Mayor octanaje pero menor rendimiento energético
El bioetanol, producido principalmente a partir de la caña de azúcar, actúa como un potenciador del octanaje. En términos técnicos, una nafta con mayor proporción de este biocombustible equivale a cargar un producto Premium. Sin embargo, esta mejora en la calidad tiene una contrapartida en la eficiencia.
“Efectivamente, el bioetanol eleva el octanaje del combustible, eso es una mejora. Pero a la vez es un poco engañoso, porque esta condición se contrapone con una menor capacidad energética”, explicó el especialista Luis Toso. En la práctica, esto se traduce en que el motor debe quemar más cantidad de líquido para obtener la misma potencia. Se estima que los usuarios podrían notar un incremento en el consumo de entre el 5% y el 10% en sus trayectos cotidianos.
La capacidad de adaptación de los motores modernos
Para los dueños de vehículos fabricados en los últimos años, la transición al 15% de bioetanol será prácticamente invisible. Los autos modernos cuentan con sistemas de inyección electrónica capaces de detectar la diferencia en el punto de encendido y realizar los ajustes necesarios de forma automática.
En mercados vecinos como Brasil, el estándar de mezcla (E27) es del 27%, y muchos vehículos funcionan incluso al 100% con biocombustible vegetal.

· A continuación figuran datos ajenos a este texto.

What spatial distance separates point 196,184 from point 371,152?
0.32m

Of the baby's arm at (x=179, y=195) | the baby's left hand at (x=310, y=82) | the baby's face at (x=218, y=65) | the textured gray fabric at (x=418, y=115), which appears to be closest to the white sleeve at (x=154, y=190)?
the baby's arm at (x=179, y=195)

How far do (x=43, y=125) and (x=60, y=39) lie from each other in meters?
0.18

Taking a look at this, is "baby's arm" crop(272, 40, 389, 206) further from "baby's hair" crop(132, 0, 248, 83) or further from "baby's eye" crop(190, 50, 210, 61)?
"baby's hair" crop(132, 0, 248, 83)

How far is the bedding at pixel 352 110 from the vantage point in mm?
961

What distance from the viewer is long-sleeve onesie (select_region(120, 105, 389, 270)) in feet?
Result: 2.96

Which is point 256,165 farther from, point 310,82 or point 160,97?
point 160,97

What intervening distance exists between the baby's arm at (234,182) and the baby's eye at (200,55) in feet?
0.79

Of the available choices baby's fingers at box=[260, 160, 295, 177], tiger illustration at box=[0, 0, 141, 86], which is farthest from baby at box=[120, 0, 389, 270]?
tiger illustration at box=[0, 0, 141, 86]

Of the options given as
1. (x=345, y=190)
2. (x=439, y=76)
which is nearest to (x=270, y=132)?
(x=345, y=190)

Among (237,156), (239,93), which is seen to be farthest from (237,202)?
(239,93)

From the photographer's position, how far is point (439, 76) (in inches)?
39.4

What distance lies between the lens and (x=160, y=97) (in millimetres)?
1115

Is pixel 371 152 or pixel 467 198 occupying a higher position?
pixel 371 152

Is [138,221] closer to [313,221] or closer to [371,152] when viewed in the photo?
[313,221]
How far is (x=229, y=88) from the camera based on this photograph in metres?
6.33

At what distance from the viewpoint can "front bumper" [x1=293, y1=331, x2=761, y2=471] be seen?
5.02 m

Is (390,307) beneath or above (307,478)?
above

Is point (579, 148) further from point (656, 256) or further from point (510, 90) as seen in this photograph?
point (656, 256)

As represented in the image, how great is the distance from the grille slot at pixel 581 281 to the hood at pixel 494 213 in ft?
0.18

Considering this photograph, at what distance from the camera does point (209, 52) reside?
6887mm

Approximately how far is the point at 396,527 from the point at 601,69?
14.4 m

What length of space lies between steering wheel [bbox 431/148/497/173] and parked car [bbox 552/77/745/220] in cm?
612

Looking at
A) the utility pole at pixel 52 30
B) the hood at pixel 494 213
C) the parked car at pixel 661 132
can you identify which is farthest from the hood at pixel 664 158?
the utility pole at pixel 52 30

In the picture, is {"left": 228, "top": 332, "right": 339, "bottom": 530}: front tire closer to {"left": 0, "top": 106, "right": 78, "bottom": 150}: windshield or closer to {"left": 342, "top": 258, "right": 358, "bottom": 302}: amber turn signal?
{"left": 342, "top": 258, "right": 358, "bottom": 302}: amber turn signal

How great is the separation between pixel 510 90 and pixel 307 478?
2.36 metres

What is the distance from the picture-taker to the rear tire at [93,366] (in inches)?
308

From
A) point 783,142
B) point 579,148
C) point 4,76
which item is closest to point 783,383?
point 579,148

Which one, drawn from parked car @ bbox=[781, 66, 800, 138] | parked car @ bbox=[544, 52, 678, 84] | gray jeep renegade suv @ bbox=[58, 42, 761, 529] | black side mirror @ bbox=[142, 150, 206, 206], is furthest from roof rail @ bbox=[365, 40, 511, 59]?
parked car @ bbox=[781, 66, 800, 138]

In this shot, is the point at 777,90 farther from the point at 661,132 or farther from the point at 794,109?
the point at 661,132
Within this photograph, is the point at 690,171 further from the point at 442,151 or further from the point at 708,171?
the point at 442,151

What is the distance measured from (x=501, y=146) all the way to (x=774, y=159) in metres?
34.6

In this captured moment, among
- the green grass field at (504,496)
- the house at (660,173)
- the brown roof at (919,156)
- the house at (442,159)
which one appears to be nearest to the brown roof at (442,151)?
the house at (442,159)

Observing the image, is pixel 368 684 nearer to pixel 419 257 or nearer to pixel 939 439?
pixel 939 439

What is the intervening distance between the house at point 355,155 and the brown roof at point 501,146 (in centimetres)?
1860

Dado que gran parte del parque automotor argentino comparte plataforma con el brasileño, los componentes están preparados para estas proporciones. No obstante, en autos más antiguos, la propiedad solvente del etanol podría acelerar el desgaste de mangueras y sellos que no fueron diseñados para convivir con alcoholes.
Biocombustibles: una solución ante la crisis del crudo
La resolución oficial no modifica el corte obligatorio, sino que otorga libertad a las refinerías para elevar el porcentaje si lo consideran conveniente para bajar costos. Mientras que el gasoil ya contemplaba mezclas de hasta el 20% con biodiesel, el foco ahora está en las naftas, el segmento más castigado por la volatilidad internacional.
Más allá del ahorro económico, el uso de biomasa vegetal contribuye a la movilidad sustentable, siempre y cuando su producción no entre en conflicto con la seguridad alimentaria o la deforestación. Por ahora, el usuario argentino verá una nafta «más verde» en el surtidor, con la certeza de que su motor no corre peligro, aunque rinda unos kilómetros menos por tanque.